__Set exercise__. Among the entries below, render every line from the one containing "What is the physical" down to the one containing "13.3 meters" as a JSON list of strings, one string per line, with blank lines omitted.
+++ Data for processing
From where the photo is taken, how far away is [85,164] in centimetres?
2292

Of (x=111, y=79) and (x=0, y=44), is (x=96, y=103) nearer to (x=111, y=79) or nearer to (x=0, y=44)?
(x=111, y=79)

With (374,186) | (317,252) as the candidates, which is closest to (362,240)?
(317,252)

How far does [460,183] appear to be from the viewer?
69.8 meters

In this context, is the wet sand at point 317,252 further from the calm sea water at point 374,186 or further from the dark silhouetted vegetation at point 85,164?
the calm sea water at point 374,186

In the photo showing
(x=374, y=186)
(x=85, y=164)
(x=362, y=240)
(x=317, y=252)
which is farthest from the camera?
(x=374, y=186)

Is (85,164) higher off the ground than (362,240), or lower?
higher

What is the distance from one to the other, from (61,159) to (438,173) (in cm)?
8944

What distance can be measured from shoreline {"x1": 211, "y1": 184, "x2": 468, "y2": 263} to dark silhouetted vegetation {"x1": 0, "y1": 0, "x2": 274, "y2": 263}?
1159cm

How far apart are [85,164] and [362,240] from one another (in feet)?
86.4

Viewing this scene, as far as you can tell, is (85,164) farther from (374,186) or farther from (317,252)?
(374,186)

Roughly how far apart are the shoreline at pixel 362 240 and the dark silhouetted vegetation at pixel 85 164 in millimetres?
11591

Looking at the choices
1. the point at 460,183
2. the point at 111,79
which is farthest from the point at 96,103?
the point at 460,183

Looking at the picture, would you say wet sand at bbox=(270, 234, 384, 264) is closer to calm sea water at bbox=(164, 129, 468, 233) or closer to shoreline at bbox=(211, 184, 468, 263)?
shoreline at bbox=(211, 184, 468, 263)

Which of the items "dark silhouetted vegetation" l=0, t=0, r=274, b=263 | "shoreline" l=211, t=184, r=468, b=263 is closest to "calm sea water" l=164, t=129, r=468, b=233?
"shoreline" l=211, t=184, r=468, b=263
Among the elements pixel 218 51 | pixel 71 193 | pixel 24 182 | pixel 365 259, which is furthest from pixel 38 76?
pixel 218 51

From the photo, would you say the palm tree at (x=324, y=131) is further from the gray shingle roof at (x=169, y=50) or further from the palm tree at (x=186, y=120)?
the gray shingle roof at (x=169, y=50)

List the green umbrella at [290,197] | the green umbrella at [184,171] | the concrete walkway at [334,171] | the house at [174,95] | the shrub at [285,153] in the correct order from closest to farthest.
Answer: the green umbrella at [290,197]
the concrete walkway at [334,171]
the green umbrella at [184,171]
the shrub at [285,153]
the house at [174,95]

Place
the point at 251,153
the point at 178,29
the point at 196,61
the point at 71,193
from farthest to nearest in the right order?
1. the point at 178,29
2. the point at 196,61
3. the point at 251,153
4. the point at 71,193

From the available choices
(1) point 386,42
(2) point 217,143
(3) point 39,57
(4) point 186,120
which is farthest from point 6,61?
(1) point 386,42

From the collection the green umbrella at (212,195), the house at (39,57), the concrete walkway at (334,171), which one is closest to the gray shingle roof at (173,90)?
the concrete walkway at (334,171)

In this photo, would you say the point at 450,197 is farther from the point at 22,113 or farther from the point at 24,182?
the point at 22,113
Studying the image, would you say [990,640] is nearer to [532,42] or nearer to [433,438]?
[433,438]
++++++
+++ Data for processing
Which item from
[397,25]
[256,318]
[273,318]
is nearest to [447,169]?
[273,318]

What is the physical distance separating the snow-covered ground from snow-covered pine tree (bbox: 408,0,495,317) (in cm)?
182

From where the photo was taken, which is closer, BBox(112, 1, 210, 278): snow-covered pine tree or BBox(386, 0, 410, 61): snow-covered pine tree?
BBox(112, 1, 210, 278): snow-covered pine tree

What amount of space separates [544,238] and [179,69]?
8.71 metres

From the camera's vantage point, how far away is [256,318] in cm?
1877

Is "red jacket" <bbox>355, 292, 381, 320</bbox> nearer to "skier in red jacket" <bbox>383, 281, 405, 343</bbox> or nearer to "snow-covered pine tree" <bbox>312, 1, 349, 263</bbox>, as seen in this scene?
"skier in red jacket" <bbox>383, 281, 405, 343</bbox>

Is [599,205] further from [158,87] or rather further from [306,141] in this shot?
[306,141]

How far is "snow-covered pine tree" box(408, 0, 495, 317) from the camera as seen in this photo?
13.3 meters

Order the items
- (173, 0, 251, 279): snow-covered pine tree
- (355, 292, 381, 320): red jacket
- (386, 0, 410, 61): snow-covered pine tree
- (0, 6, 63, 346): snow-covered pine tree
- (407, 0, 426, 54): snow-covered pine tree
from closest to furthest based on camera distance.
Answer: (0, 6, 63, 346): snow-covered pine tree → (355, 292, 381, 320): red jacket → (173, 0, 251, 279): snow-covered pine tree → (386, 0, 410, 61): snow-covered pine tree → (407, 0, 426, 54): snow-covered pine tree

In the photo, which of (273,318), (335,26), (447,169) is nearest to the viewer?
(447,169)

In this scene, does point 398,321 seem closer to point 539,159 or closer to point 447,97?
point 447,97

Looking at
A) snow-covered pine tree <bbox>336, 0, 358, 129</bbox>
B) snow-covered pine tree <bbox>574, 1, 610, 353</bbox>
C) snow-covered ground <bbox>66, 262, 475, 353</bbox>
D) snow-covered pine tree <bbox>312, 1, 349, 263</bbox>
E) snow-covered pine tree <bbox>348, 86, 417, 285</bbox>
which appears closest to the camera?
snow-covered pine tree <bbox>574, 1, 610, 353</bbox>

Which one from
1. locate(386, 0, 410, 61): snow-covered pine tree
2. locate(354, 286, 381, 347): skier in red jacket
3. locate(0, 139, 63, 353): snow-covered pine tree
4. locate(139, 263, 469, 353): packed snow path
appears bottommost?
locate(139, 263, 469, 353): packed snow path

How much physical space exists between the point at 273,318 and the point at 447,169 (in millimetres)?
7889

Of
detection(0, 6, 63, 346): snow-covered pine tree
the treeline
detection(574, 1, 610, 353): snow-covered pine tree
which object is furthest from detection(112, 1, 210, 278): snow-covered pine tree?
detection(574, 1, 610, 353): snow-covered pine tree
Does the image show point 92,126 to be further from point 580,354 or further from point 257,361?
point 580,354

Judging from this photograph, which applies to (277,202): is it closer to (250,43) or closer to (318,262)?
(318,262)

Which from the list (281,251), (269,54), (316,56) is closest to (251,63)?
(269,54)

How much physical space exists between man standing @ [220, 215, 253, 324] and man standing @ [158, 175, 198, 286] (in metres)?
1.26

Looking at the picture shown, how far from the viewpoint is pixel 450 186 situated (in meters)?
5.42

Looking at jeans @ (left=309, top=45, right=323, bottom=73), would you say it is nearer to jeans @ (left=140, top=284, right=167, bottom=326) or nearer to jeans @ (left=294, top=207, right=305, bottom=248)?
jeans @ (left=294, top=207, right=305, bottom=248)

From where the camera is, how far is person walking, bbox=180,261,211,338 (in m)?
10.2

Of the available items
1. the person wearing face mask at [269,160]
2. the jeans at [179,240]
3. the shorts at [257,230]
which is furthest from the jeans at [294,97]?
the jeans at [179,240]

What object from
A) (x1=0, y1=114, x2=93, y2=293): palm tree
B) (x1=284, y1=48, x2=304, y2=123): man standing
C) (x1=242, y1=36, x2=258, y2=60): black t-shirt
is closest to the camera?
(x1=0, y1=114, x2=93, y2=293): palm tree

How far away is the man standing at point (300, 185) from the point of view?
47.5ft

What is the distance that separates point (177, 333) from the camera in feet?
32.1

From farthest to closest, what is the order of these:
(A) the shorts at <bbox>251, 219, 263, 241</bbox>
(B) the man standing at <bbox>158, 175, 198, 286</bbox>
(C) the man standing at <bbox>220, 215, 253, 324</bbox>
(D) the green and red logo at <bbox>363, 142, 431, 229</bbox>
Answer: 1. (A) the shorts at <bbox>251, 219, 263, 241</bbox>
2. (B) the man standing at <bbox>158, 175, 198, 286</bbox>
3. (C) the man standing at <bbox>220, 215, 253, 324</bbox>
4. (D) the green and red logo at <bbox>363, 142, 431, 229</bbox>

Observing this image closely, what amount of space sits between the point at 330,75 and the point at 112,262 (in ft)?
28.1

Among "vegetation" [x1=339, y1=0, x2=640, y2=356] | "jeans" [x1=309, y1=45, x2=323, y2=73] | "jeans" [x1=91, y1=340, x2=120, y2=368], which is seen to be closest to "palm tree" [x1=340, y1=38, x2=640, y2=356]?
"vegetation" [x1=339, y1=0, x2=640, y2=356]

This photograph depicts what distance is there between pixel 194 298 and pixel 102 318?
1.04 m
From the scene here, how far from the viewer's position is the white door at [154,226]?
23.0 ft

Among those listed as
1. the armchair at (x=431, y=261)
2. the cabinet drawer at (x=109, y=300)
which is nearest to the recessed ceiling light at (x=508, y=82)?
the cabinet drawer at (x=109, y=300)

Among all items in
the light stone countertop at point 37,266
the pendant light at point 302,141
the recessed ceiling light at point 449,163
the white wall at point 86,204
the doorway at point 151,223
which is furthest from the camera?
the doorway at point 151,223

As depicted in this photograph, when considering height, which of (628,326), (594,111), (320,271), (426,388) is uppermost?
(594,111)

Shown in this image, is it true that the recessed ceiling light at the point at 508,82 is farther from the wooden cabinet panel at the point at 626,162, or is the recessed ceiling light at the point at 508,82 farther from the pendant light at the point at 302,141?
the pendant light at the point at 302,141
++++++
+++ Data for processing
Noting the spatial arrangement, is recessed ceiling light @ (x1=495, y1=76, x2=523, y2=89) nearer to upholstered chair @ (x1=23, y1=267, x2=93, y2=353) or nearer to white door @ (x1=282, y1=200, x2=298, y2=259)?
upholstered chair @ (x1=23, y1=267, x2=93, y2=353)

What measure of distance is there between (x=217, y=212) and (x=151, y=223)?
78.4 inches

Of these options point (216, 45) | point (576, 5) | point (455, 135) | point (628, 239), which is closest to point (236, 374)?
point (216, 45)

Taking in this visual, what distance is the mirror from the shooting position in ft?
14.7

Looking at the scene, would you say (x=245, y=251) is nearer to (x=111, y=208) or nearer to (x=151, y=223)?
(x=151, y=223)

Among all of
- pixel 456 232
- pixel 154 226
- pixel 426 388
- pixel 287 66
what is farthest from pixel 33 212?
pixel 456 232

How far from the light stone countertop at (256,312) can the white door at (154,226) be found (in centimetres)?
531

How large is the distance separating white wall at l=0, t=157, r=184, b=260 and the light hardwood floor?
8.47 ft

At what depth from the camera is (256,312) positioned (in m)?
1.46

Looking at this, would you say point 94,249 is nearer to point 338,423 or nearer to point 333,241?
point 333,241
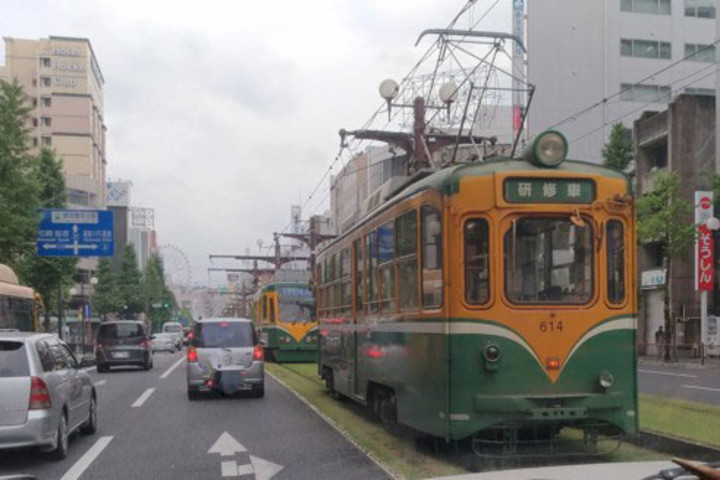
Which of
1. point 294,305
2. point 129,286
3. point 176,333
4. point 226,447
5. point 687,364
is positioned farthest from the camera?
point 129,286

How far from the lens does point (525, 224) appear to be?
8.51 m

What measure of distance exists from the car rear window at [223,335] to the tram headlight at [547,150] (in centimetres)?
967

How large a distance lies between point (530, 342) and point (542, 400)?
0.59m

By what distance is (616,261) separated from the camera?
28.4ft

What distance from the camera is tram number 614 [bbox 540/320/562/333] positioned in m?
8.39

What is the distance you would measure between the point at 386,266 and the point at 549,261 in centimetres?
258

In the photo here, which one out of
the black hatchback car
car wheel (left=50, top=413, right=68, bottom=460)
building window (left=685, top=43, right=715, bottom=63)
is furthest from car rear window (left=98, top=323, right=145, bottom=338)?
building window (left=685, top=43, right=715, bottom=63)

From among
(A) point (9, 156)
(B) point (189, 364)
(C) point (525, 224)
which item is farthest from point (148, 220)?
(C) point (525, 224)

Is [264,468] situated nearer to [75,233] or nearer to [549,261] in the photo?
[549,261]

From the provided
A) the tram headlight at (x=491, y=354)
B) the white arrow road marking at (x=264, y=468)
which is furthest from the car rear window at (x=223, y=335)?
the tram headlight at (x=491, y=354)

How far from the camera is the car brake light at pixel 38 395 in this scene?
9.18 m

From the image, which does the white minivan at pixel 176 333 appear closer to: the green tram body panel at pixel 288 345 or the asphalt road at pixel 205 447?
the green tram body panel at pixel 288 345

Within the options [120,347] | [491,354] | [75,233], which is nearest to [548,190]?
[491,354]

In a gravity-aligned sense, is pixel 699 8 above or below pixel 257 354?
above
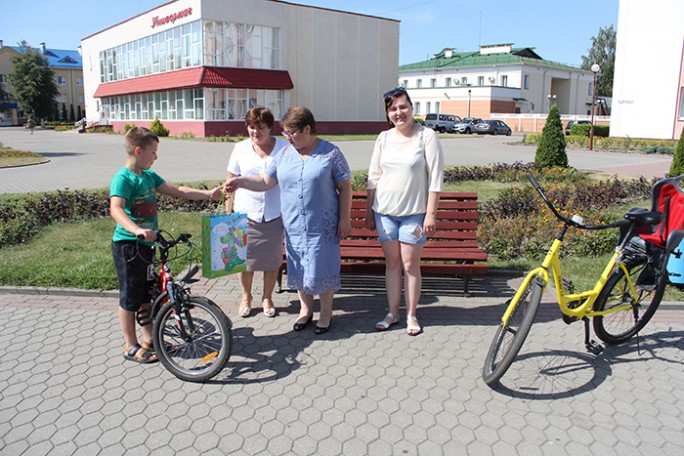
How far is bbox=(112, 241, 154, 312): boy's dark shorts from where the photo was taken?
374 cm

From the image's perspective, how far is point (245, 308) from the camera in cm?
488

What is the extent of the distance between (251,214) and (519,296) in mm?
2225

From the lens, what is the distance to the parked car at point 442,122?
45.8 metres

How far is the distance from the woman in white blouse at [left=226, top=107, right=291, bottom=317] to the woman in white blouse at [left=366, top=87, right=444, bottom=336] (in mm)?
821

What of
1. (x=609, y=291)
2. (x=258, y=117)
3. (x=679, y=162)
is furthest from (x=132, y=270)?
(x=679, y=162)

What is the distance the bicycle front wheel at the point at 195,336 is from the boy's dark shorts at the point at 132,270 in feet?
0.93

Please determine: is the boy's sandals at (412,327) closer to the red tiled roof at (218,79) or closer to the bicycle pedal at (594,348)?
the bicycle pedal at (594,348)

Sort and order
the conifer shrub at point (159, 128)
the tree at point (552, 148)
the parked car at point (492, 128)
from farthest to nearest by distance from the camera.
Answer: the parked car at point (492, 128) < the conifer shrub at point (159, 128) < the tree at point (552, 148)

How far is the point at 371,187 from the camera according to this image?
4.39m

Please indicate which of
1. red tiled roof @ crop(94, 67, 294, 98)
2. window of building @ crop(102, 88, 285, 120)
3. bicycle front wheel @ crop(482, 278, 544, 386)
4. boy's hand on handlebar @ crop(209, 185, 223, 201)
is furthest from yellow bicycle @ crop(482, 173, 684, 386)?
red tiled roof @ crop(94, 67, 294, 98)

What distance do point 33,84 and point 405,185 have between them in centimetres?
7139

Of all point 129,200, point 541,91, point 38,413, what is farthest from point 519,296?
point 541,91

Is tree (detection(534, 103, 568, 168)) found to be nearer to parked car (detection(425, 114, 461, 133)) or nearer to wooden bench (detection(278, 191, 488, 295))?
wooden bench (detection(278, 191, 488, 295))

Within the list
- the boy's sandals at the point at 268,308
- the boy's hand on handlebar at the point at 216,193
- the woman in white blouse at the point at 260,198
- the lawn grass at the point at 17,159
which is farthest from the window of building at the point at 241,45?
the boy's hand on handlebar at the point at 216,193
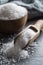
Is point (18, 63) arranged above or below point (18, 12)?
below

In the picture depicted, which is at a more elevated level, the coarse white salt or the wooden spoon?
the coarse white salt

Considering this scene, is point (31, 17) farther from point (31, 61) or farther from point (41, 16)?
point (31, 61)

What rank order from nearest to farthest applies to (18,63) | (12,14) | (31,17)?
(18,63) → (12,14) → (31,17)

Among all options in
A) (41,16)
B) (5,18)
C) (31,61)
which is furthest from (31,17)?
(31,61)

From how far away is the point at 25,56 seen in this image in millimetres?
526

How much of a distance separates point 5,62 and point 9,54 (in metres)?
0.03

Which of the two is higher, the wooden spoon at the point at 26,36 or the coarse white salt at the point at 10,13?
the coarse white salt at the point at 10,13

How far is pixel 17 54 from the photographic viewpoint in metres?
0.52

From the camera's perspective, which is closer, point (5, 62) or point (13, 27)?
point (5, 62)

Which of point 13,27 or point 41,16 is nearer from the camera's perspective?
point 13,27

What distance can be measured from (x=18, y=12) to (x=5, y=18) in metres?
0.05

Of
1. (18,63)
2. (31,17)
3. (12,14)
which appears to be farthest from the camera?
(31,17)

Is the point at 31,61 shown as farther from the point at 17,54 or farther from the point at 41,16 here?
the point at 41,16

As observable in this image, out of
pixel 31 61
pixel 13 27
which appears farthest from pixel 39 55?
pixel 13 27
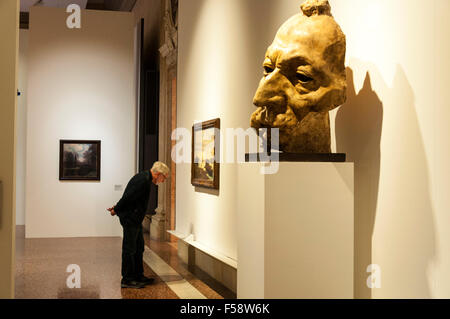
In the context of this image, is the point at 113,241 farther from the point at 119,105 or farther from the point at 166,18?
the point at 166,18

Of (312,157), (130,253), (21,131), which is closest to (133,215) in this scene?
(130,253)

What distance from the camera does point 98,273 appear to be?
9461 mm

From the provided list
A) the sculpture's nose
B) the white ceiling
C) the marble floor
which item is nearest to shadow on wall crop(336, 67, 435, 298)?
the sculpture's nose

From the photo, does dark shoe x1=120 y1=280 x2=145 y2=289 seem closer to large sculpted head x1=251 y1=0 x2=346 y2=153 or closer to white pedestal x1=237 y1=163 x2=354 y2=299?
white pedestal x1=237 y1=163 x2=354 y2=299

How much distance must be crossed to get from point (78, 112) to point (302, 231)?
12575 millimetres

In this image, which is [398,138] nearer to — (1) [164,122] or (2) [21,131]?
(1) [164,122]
++++++
__Reply to the task__.
[
  "What is the physical distance separating the snow-covered ground from snow-covered pine tree (bbox: 408,0,495,317) (in cm)?",
  "182",
  "From where the photo was taken, which is closer, BBox(112, 1, 210, 278): snow-covered pine tree or BBox(386, 0, 410, 61): snow-covered pine tree?",
  "BBox(112, 1, 210, 278): snow-covered pine tree",
  "What amount of space separates [544,238] and [179,69]?",
  "8.71 metres",
  "From the camera's vantage point, how far away is [256,318] in cm?",
  "1877",
  "Is \"red jacket\" <bbox>355, 292, 381, 320</bbox> nearer to \"skier in red jacket\" <bbox>383, 281, 405, 343</bbox> or nearer to \"snow-covered pine tree\" <bbox>312, 1, 349, 263</bbox>, as seen in this scene?",
  "\"skier in red jacket\" <bbox>383, 281, 405, 343</bbox>",
  "Is [599,205] further from [158,87] or rather further from [306,141] in this shot?",
  "[306,141]",
  "How far is \"snow-covered pine tree\" box(408, 0, 495, 317) from the camera as seen in this photo?",
  "13.3 meters"
]